• _Given task a_: In the entries below, show every line that contains the word "above". Case counts.

• _Provided text_:
>> begin

The samples were tensile loaded with Instron ElectroPuls E1000 using an Instron Dynacell load cell with a constant displacement rate. The stress and strain were recorded with an acquisition rate of 500 Hz. The speckle pattern was recorded with a acquisition rates varying around 0.5-2.0 kHz and finally processed to a 1D projection (Fig. 1). Subtraction of two speckle images shows the differences on the sample surface and as this difference is an indication (but not a measure) of high strain rates, we denote it (after projection) as the effective strain rate εspec,t. The maximum value of εspec,t around the visible band corresponds to the leading edge of the band and this slightly noisy signal was smoothed using a moving average with a 15-60 ms window. The initial and final transients of the velocity can be quite large and therefore the average velocity \(\overline {v_{b}}\) was calculated from the middle 50% of the velocity signal. The PLC effect in the experiments and in the model – due to the disorder added – exhibit memory effects as the Fig. 1c also implies such as typical locations at which a band nucleates or stops in each sample. We do not investigate this here in any detail but an average over all the experiments tells that the nucleation is spread rather homogeneously, and does not happen just at the specimen endpoints.

>> end

(Picture-based spatial questions)
>> begin

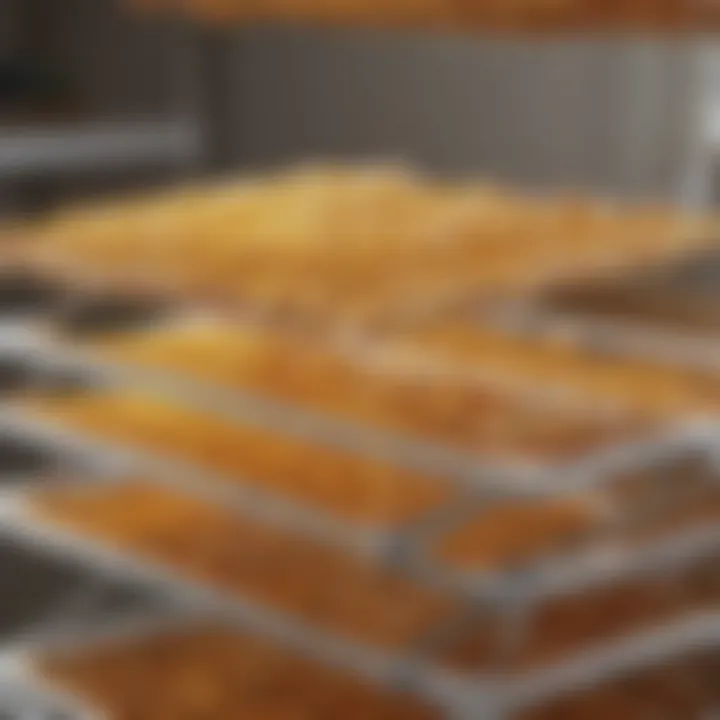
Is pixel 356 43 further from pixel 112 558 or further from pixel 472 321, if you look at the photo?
pixel 112 558

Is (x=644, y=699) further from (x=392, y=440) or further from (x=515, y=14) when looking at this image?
(x=515, y=14)

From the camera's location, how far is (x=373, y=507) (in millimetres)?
986

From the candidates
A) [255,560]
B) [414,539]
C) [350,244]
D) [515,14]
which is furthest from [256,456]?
[515,14]

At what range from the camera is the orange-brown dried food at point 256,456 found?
3.32 feet

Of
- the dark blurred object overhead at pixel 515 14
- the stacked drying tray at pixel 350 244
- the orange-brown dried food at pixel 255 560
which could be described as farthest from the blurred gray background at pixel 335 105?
the orange-brown dried food at pixel 255 560

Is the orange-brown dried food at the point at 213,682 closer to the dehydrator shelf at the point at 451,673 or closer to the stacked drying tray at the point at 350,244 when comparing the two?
the dehydrator shelf at the point at 451,673

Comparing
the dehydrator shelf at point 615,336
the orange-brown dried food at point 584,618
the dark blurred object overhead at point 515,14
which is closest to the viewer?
the dark blurred object overhead at point 515,14

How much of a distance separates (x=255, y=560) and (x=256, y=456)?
70 mm

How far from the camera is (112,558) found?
111 centimetres

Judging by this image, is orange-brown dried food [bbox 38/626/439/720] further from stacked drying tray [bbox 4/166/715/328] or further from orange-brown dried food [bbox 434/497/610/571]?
stacked drying tray [bbox 4/166/715/328]

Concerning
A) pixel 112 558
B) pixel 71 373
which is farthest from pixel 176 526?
pixel 71 373

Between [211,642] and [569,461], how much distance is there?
0.37 meters

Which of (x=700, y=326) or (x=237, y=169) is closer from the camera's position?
(x=700, y=326)

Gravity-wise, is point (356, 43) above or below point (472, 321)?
above
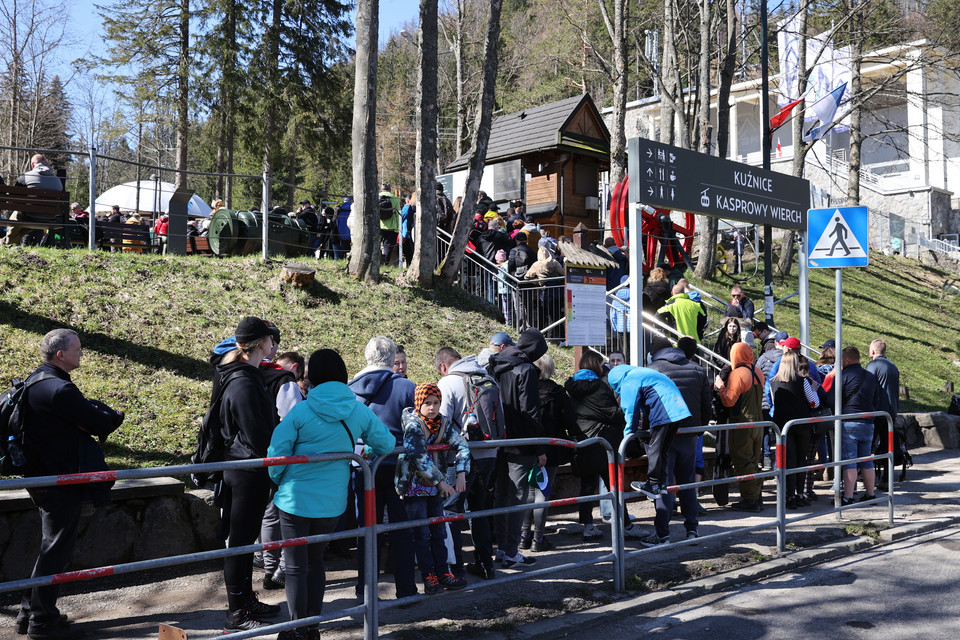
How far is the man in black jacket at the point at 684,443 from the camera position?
7.30 m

>> end

• _Given task b_: In the tensile testing text, what acquisition rate was used to record the stress and strain?

• _Task output a_:
Gravity-wise, is point (356, 43) above or below point (472, 321)?
above

• _Task output b_: 500 Hz